Lowdown: Total war between the FBI, the Yakuza, the Triads, and a mysterious assassin.
Rogue Assassin is a compromised film from its very beginning. While the Blu-ray sports a box claiming the film to be called “Rogue Assassin”, the opening credits refer to the film as “War”; later I noticed the disc’s menus and supplemental material refer to the film solely as War. What happened there is a question that is begging to be asked, and after watching the film I can report this very question may apply to more than the film’s title alone.

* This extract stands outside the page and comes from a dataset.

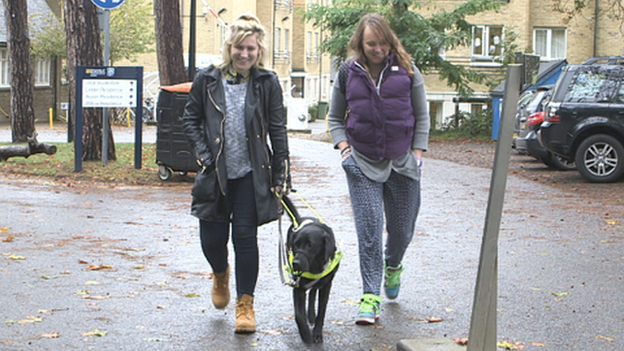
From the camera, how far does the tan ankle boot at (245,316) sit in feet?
18.4

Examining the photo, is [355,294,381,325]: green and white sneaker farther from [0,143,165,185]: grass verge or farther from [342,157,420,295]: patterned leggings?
[0,143,165,185]: grass verge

Rogue Assassin pits in opposite corners two famous action stars that have been frequenting this blog much lately. On one hand we have Jet Li, who seems to have developed a talent to appear in mediocre films and thus feels at home with Rogue. However, on the other hand we have Jason Statham, an actor specializing in silly action films (e.g., The Transporter) that thus far I have always thoroughly enjoyed. As with The Bank Job, Statham is stepping outside his native environment of the silly action film, but unlike The Bank Job the result does not flatter him.
Set in San Francisco, Statham plays an FBI agent traumatized by losing the partner that saved his life from a valiant attempt by the mysterious Rogue Assassin; that life was lost to that same mysterious Rogue Assassin. Rogue, because the guy used to work for the CIA, then betrayed them and started working for the Yakuza, and now he’s back. Only this time he's siding with the Chinese Triads and he's armed with a new plastically surgeoned face that looks remarkably like Jet Li’s. Our duo of heroes fight things out while in the background (or is it the foreground?) the Yakuza fights things out with the Triads, hence the title name War.

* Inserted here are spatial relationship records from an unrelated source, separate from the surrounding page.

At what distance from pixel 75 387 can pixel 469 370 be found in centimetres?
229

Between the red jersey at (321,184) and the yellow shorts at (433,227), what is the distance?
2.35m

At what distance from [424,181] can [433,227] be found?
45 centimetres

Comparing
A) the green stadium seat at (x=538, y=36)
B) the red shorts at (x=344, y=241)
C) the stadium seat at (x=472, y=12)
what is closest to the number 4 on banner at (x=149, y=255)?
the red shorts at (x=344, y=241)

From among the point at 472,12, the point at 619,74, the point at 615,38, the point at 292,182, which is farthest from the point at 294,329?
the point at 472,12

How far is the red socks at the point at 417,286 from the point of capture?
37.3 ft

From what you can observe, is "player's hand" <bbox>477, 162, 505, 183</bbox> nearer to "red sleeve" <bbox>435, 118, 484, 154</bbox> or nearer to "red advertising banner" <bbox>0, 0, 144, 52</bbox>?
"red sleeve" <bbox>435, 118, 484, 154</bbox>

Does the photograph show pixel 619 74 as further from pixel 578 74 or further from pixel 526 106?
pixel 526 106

Sporting some nice action scenes and a twist that genuinely took me by surprise, Rogue Assassin is (in addition to being an action film) another shallow cinematic attempt to look at what makes good and what makes bad, Face/Off style. It is, however, full of problems.
First you have the things that don’t make sense, like people changing their accent post plastic surgery to the face. Who would have thought a nose job goes that far? Second, there is a definite flaw in the film’s flow; I cannot recommend Rogue Assassin’s editing and direction work. And third: With all due respect, Rogue Assassin is a film we’ve seen many times before, twist or no twist.
Ultimately, Rogue Assassin feels like a Jason Statham film that decided, wrongly, to take itself seriously.
Best scene: There is no real standout scene in Rogue Assassin. My pick therefore is the scene where the daughter of the Yakuza boss, upon arrival at their San Francisco head office (located, oddly enough, at an exotic car dealership) talks tough to the two local branch managers. The reason for this pick? It’s a silly scene, the way the rest of the film should have been acted, even if it may have been the result of poor acting rather than an intentional effort.
Technical assessment: Crisp picture and an aggressive, if uninspiring, uncompressed PCM soundtrack.
Overall: A rather confused effort. 2.5 out of 5 stars.